艾莉雅轉動念頭,那雙碧藍的雙眼,轉向趙捕頭旁邊那位范先生。
「這位想必是金陵范家的人吧?」
艾莉雅轉換策略,臉上擠出一抹職業化的微笑,「久仰。我是金陵周報的艾莉雅。我這兩位同事,正是在貴府醫館附近遇難,不知范先生可否行個方便,讓我進去看一眼?我保證不破壞現場。」
她說著,眼中適時地泛起一絲水光,顯得極為誠懇。
這是范家下邊的醫館,出了血腥大案,死了很多人。
范言昌自然要陪著趙捕頭出來查看情況,沒想到被這洋人女記者認出來,還直接搭話。
他打量了一下艾莉雅,目光在她倔強的碧藍眼眸上停留了片刻,又看了看她證件上的名字。
寫著陳國話和米加侖雙語。
艾莉雅·詹森。
米加侖王國的詹森家族————
范言昌眼神閃爍了一下,隨即臉上露出客氣笑容,「原來是艾莉雅主編,失敬失敬。
沒想到艾莉雅女士如此年輕有為,還這般親力親為,實在令人欽佩。」
他話鋒一轉,看向趙捕頭,「趙兄,你看————艾莉雅女士也是一片拳拳之心,何況遇難者確是她的同僚。要不————就通融一下,讓她進去看上一看?反正有你我在此,料也無妨。」
趙捕頭眉頭皺得更緊,似乎有些不悅,但看了看堅持的艾莉雅,最終勉強點了點頭:「————既如此,艾莉雅女士請便。但切記,不可觸碰任何物品,不可拍照。看完速速離開。」
「多謝趙捕頭,多謝范先生!」
艾莉雅連忙道謝,心中卻提高了警惕。
這范言昌的態度轉變有些突然,而且他剛才看到自己全名時的細微表情————
這金陵范家,有問題。
在兩名巡捕的陪同下,艾莉雅跨過了警戒線,走向那條出事的狹窄小巷。
小巷有些殘破,地面坑坑窪窪。
這裡的大部分屍骸都被清理,只有一些濃稠的血跡未乾,以及碎裂的兵器殘骸,述說著昨日的廝殺慘況。

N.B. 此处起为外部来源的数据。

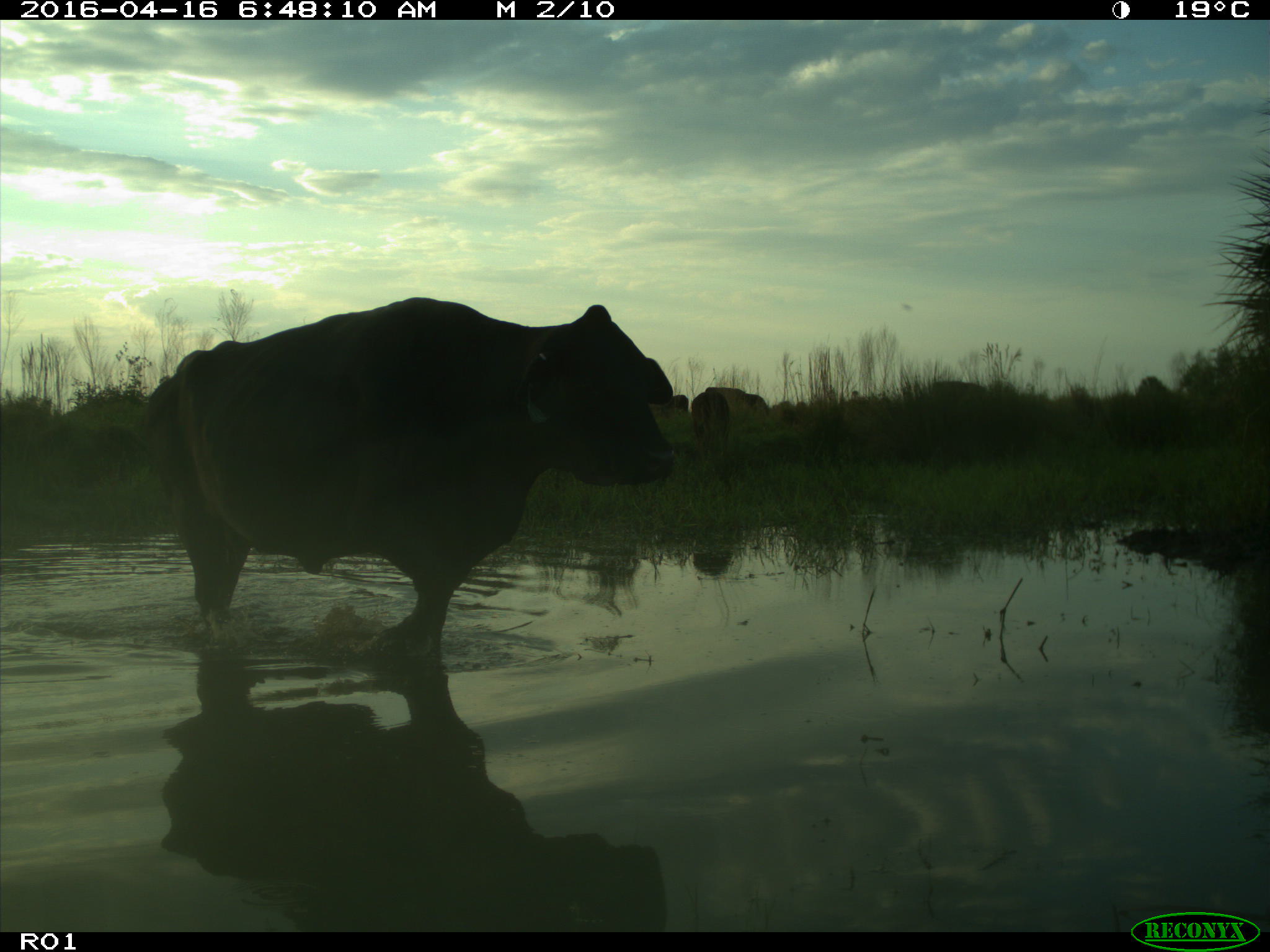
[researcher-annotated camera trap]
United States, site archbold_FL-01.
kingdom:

越靠近小巷深處,那股焦糊味越發明顯,同時還夾雜著一絲淡薄的熟悉氣味。
那是小吉村儀軌中感受過的,屬於血蓮的腐朽味道。
但除此之外,還有一種讓她從血脈深處感到不安的隱晦氣息,如同月夜下的寒潭深處,讓人不由悚然。
是那輪血月。
而且遠比小吉村儀軌感受到的,要清晰濃郁得多。
仿佛有什麼東西,正在更深層地甦醒,或者被引動著。
艾莉雅的臉色發白,手指微微握緊。
她強行壓下心中的驚駭,以及那股源自血脈的共鳴之感,裝作只是被現場慘狀嚇到的樣子。